Kemendagri, lanjut Bahtiar, akan mengidentifikasi implikasi putusan tersebut terhadap kerangka regulasi yang sudah ada, termasuk Undang-Undang Nomor 7 Tahun 2017 tentang Pemilihan Umum, Undang-Undang tentang Pemilihan Kepala Daerah, serta Undang-Undang tentang Pemerintahan Daerah. Pemerintah juga akan melakukan pembahasan internal bersama kementerian dan lembaga terkait serta menjalin komunikasi intensif dengan penyelenggara pemilu dan DPR RI sebagai pembentuk undang-undang.
“Perubahan jadwal pemilu ini tentu akan berpengaruh pada banyak aspek, terutama terkait landasan hukum yang mengatur teknis pelaksanaan.

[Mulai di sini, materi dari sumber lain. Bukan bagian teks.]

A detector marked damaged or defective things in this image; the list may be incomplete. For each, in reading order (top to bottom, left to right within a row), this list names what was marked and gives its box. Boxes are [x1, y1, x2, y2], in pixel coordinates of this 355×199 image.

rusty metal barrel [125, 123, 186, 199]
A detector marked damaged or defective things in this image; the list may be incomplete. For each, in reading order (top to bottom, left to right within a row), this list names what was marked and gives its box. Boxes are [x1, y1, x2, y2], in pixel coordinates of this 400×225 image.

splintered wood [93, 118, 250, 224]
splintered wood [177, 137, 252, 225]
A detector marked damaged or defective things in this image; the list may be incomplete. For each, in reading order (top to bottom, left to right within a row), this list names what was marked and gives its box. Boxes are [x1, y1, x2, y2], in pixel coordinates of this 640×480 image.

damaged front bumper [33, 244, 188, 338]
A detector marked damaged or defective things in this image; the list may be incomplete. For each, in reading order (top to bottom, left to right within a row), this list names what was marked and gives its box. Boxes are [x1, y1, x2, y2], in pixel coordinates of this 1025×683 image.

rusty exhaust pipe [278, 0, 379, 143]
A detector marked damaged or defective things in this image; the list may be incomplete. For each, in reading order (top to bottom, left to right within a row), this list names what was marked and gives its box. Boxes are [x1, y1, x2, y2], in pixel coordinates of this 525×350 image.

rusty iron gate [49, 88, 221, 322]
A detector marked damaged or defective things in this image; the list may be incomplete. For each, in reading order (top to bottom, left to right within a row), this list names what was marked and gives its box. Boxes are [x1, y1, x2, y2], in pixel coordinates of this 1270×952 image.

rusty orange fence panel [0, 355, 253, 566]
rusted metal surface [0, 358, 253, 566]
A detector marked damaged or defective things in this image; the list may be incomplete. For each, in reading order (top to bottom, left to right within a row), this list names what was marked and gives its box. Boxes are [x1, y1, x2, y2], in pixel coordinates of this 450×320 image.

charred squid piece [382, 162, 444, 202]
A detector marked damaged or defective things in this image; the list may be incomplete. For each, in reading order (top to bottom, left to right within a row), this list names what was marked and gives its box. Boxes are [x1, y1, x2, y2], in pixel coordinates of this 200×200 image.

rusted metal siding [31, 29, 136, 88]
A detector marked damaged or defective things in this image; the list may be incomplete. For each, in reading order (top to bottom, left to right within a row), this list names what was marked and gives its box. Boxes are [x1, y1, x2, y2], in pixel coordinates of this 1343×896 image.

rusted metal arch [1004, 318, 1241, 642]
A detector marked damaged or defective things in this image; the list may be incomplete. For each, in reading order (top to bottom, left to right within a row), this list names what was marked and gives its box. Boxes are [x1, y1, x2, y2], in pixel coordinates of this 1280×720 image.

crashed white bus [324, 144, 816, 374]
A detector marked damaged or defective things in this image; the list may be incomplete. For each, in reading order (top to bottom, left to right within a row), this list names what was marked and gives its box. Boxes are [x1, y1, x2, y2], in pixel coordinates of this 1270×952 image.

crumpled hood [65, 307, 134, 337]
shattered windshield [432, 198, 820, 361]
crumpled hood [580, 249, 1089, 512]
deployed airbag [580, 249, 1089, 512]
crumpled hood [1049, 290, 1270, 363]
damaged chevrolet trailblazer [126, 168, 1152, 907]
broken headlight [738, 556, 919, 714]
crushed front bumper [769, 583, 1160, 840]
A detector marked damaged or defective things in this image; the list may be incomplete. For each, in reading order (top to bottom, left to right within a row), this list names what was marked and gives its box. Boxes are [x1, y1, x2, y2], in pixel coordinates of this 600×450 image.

Oleh karena itu, koordinasi lintas lembaga dan komunikasi politik menjadi hal yang krusial,” tegas Bahtiar.
Ia menambahkan bahwa Kemendagri bersama kementerian dan lembaga terkait akan menyusun skema penyelenggaraan pemilu nasional dan pemilu lokal yang tidak hanya efektif dan efisien, tetapi juga mampu menjawab tujuan dari pemisahan waktu pelaksanaan sebagaimana diamanatkan dalam putusan MK.
“Efisiensi, termasuk dalam aspek pembiayaan, akan menjadi salah satu prinsip utama dalam penyusunan skema baru penyelenggaraan pemilu ini,” pungkasnya.
Putusan Mahkamah Konstitusi
Mahkamah Konstitusi sebelumnya mengabulkan sebagian permohonan uji materi terhadap Pasal 167 ayat (3) Undang-Undang Nomor 7 Tahun 2017 tentang Pemilu yang diajukan oleh Perkumpulan untuk Pemilu dan Demokrasi (Perludem), melalui Ketua Pengurus Yayasan Khoirunnisa Nur Agustyati dan Bendahara Irmalidarti.
Dalam amar Putusan Nomor 135/PUU-XXII/2024 yang dibacakan Ketua MK Suhartoyo di Ruang Sidang Pleno MK, Jakarta, Kamis (27/6/2025), MK menyatakan bahwa ketentuan tersebut bertentangan dengan Undang-Undang Dasar Negara Republik Indonesia Tahun 1945 dan tidak memiliki kekuatan hukum mengikat secara bersyarat, kecuali jika dimaknai bahwa:
“Pemungutan suara dilaksanakan secara serentak untuk memilih anggota DPR, anggota DPD, presiden dan wakil presiden, dan setelah itu, dalam waktu paling singkat dua tahun atau paling lama dua tahun enam bulan sejak pelantikan anggota DPR dan DPD atau pelantikan presiden dan wakil presiden, dilaksanakan pemungutan suara serentak untuk memilih anggota DPRD provinsi, DPRD kabupaten/kota, serta gubernur, bupati, dan wali kota beserta wakilnya, pada hari libur atau hari yang diliburkan secara nasional.”
Putusan ini bertujuan untuk memperkuat efektivitas tata kelola pemilu serta mengurangi beban administratif dan logistik yang kompleks dari penyelenggaraan pemilu secara serentak dalam satu waktu.